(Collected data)

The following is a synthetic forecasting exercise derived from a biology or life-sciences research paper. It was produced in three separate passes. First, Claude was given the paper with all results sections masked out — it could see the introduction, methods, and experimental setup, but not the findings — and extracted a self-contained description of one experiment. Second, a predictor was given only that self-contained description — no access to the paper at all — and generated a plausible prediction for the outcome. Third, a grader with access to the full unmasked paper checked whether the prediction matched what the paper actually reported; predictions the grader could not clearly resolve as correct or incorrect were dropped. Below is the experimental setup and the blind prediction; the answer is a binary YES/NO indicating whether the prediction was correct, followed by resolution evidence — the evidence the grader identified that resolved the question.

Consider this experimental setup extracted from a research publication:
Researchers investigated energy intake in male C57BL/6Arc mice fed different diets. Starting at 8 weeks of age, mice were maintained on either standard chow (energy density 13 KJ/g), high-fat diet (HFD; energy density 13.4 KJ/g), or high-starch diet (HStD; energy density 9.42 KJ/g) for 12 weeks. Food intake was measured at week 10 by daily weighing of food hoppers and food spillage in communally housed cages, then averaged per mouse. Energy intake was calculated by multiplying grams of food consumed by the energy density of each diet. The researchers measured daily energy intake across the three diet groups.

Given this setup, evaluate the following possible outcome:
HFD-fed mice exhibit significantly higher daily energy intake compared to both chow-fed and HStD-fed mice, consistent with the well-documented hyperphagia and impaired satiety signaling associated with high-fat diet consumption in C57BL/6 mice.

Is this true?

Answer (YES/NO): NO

Try it => How many lines in the entries above include the string "chow"? Give only the number.

Expected output => 2